**Page excerpt**
begin

# souped up chain saws !!!



## FERAL ONE (Jun 30, 2008)

rip, here is the type of chainsaw you were talkin' about .  the smallest of the group was 250 cc !!!!    i loved watching these things !!!


----------



## rip18 (Jun 30, 2008)

Yep, them are the custom jobs - some of 'em with motorcycle engines!!!  Did they race stock saws too???

It's amazing how fast they can make multiple cuts through those logs!


----------



## FERAL ONE (Jun 30, 2008)

yep , i was not as excited about the stock saws but i did get a nice cookie falling !!!


----------



## rip18 (Jun 30, 2008)

FERAL ONE said:


> yep , i was not as excited about the stock saws but i did get a nice cookie falling !!!



Yep, you got a nice consistent cookie - and all the gear in the shot is "Stihl" too!  Anybody racing Jonsereds?  That used to be the hot saw for stock racing, but Stihl was setting up a stock saw to compete...


----------



## Nicodemus (Jun 30, 2008)

I might be old fashioned, but I do love them hot saws!!


----------



## Hoss (Jun 30, 2008)

Make a lot of sawdust fast.  Those are some great shots.

Hoss


----------



## kornbread (Jun 30, 2008)

nice shots to bad they wasnt using a husky


----------



## deerbuster (Jun 30, 2008)

Those are some big chainsaws! Nice shots!


----------



## slimbo (Jun 30, 2008)

I love that last one in the first post.


----------



## Meriwether_Stalker22 (Jun 30, 2008)

Where was that Feral?  Too cool.....  I bet that was a blast to watch.


----------



## Snakeman (Jul 1, 2008)

First post, third picture........notice that the first cookie hasn't come to rest on the ground yet, but he's already at least 3/4 of the way through cutting the second cookie!!!! That guy is some kind of fast.

Great pictures F1.

Can you hear me now?

The Snakeman


----------



## leo (Jul 1, 2008)

Neat shots, it's awesome what they can do in these events


----------



## jfinch (Jul 1, 2008)

Did any of them sling a chain?  I was watching one on TV one time when he slung the chain off them chaps ain't for show.  I also see one of them wearing a metal sheild on his shin and foot.


----------

end

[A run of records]
begin

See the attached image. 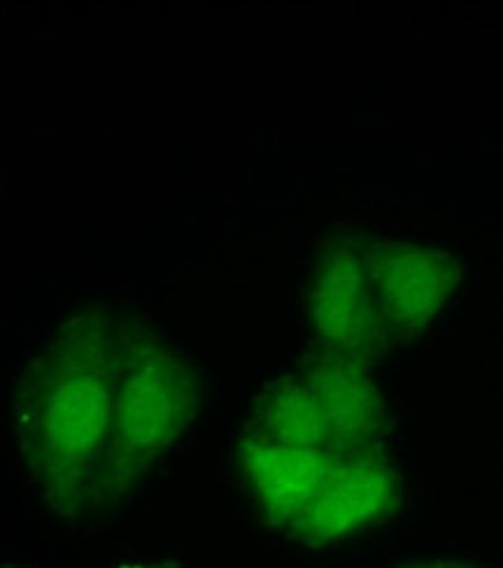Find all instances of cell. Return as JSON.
<instances>
[{
  "label": "cell",
  "mask_w": 503,
  "mask_h": 568,
  "mask_svg": "<svg viewBox=\"0 0 503 568\" xmlns=\"http://www.w3.org/2000/svg\"><path fill=\"white\" fill-rule=\"evenodd\" d=\"M122 568H152V566H122Z\"/></svg>",
  "instance_id": "obj_8"
},
{
  "label": "cell",
  "mask_w": 503,
  "mask_h": 568,
  "mask_svg": "<svg viewBox=\"0 0 503 568\" xmlns=\"http://www.w3.org/2000/svg\"><path fill=\"white\" fill-rule=\"evenodd\" d=\"M390 499V480L371 464H352L329 473L326 483L301 513V531L331 540L375 517Z\"/></svg>",
  "instance_id": "obj_3"
},
{
  "label": "cell",
  "mask_w": 503,
  "mask_h": 568,
  "mask_svg": "<svg viewBox=\"0 0 503 568\" xmlns=\"http://www.w3.org/2000/svg\"><path fill=\"white\" fill-rule=\"evenodd\" d=\"M110 385L91 366L61 368L36 404L38 457L52 470H73L99 453L110 432Z\"/></svg>",
  "instance_id": "obj_1"
},
{
  "label": "cell",
  "mask_w": 503,
  "mask_h": 568,
  "mask_svg": "<svg viewBox=\"0 0 503 568\" xmlns=\"http://www.w3.org/2000/svg\"><path fill=\"white\" fill-rule=\"evenodd\" d=\"M269 424L278 440L290 445L315 447L329 434V424L315 394L299 387L278 394L269 410Z\"/></svg>",
  "instance_id": "obj_6"
},
{
  "label": "cell",
  "mask_w": 503,
  "mask_h": 568,
  "mask_svg": "<svg viewBox=\"0 0 503 568\" xmlns=\"http://www.w3.org/2000/svg\"><path fill=\"white\" fill-rule=\"evenodd\" d=\"M411 568H464L457 564H422V566H411Z\"/></svg>",
  "instance_id": "obj_7"
},
{
  "label": "cell",
  "mask_w": 503,
  "mask_h": 568,
  "mask_svg": "<svg viewBox=\"0 0 503 568\" xmlns=\"http://www.w3.org/2000/svg\"><path fill=\"white\" fill-rule=\"evenodd\" d=\"M250 478L273 515H301L329 478V464L315 447L261 443L245 457Z\"/></svg>",
  "instance_id": "obj_4"
},
{
  "label": "cell",
  "mask_w": 503,
  "mask_h": 568,
  "mask_svg": "<svg viewBox=\"0 0 503 568\" xmlns=\"http://www.w3.org/2000/svg\"><path fill=\"white\" fill-rule=\"evenodd\" d=\"M187 408L182 373L165 362L135 366L114 404L119 440L131 449H150L175 434Z\"/></svg>",
  "instance_id": "obj_2"
},
{
  "label": "cell",
  "mask_w": 503,
  "mask_h": 568,
  "mask_svg": "<svg viewBox=\"0 0 503 568\" xmlns=\"http://www.w3.org/2000/svg\"><path fill=\"white\" fill-rule=\"evenodd\" d=\"M313 394L324 413L329 432L343 438L364 436L373 424V398L362 375L331 366L318 373Z\"/></svg>",
  "instance_id": "obj_5"
}]
</instances>
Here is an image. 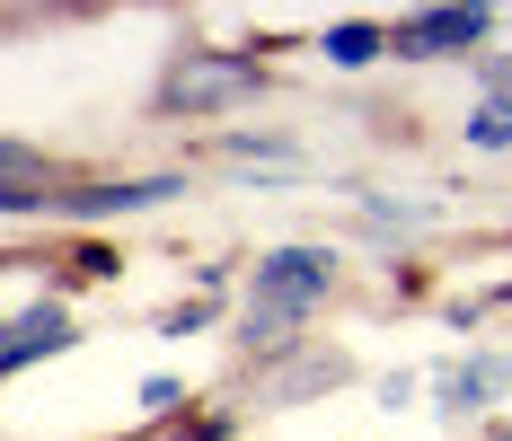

end

**Goals**
1. In the chainsaw thread, what observation does Snakeman give as the basis for calling the sawyer in the third picture of the first post "some kind of fast"?
2. Duplicate the stretch of the chainsaw thread from "## Snakeman (Jul" through "kind of fast.", word for word.

**Replies**
1. Snakeman notes that the first cookie has not yet come to rest on the ground, yet the sawyer is already at least three-quarters of the way through cutting the second cookie.

2.
## Snakeman (Jul 1, 2008)

First post, third picture........notice that the first cookie hasn't come to rest on the ground yet, but he's already at least 3/4 of the way through cutting the second cookie!!!! That guy is some kind of fast.